I'm thinking water based colorant like food coloring is the only way to go.


----------



## msunnerstood (Nov 12, 2018)

usually when a thick layer forms on top, you need more water. Superfat though, can cause cloudiness. Mica doesnt mix well with Liquid soap.. not too many colorants do.


----------



## DeeAnna (Nov 12, 2018)

_"...superfatting at 15%..."_

There's your problem. You can't put that much extra fat in liquid soap. The rule of thumb is no more than 3% superfat in liquid soap. If you want to play around with emulsifiers, such as polysorbate 80, you might be able to use more superfat. Or use a water soluble fat.

Micas are particulate colors; they do not dissolve like dye colorants do. Micas will separate out because the liquid soap can't keep them in suspension.


----------



## peace-love-and-suds (Nov 12, 2018)

msunnerstood said:


> usually when a thick layer forms on top, you need more water. Superfat though, can cause cloudiness. Mica doesnt mix well with Liquid soap.. not too many colorants do.


This isn't the same that happens when you are trying to dissolve the paste into the water is it?  The soap I poured into those bottles was perfectly uniform with no layering until it sat for a day.  Still more water?


----------



## msunnerstood (Nov 12, 2018)

I missed the 15% superfat, yeah thats going to cause issues like clouding and separating.
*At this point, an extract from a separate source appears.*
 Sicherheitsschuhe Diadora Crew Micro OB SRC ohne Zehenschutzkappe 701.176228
If the stuff floating on the top feels like soap paste, Try taking a bit out and seeing if it feels like oils, or if its thick and soapy, sticky.  if it feels like paste then yes, more water but just add a little at a time and see if it starts to loosen or blend in.


----------



## Susie (Nov 14, 2018)

Not only is your 15% superfat an issue, why did you use borax?  You sure did not need to neutralize it.  You may do well to try making a simple liquid soap with 0-3% superfat and NO additives.  No borax, no salt, no mica.  And NO cooking!  

I would also advise you read this thread:

https://www.soapmakingforum.com/threads/soaping-101-liquid-soapmaking-video.46114/

I know it is a bear, but do read at least the first 50 posts or so.


----------



## DeeAnna (Nov 14, 2018)

Oh, gosh, I missed the borax part. Yeah, that's a problem too. You've got sharp eyes, @Susie!


----------



## peace-love-and-suds (Nov 16, 2018)

> Not only is your 15% superfat an issue, why did you use borax? You sure did not need to neutralize it. You may do well to try making a simple liquid soap with 0-3% superfat and NO additives. No borax, no salt, no mica. And NO cooking!
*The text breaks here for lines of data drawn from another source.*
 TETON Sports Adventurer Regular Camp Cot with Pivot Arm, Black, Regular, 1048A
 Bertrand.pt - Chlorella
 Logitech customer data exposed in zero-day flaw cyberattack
I have made liquid soap dozens of times and I am familiar with the method for making clear soap at a negative to slight positive superfat number then using castor from there.  As I said in my initial posting, this was an experiment.  With that said, I use borax not to neutralize but to thicken as well.  This batch was particularly stubborn to thicken.  I also used a bit of salt.  

What about borax was the problem here DeeAnna?


----------



## peace-love-and-suds (Nov 16, 2018)

just read the post.  wow, totally new method for me.  I have always just used a modified version of  Failor's method.  I'm going to try this next time.  Thanks for sharing.  And yes, what a beast of a post.  Is it worth reading through the 40 something tabs?


----------



## DeeAnna (Nov 16, 2018)

Borax acts as an acid when added to liquid soap -- it's used to neutralize excess alkali. Yes, it can also thicken, but IMO that's its secondary function. 

If you don't have excess alkali, the borax will break the soap molecules apart and increase the free fatty acid content. The extra fatty acids essentially increase the superfat.

So if you don't have excess alkali and don't need more superfat, don't add borax to liquid soap. Or citric acid. Or any other acid. There are other ways to thicken liquid soap without the risk of also decomposing the soap.


----------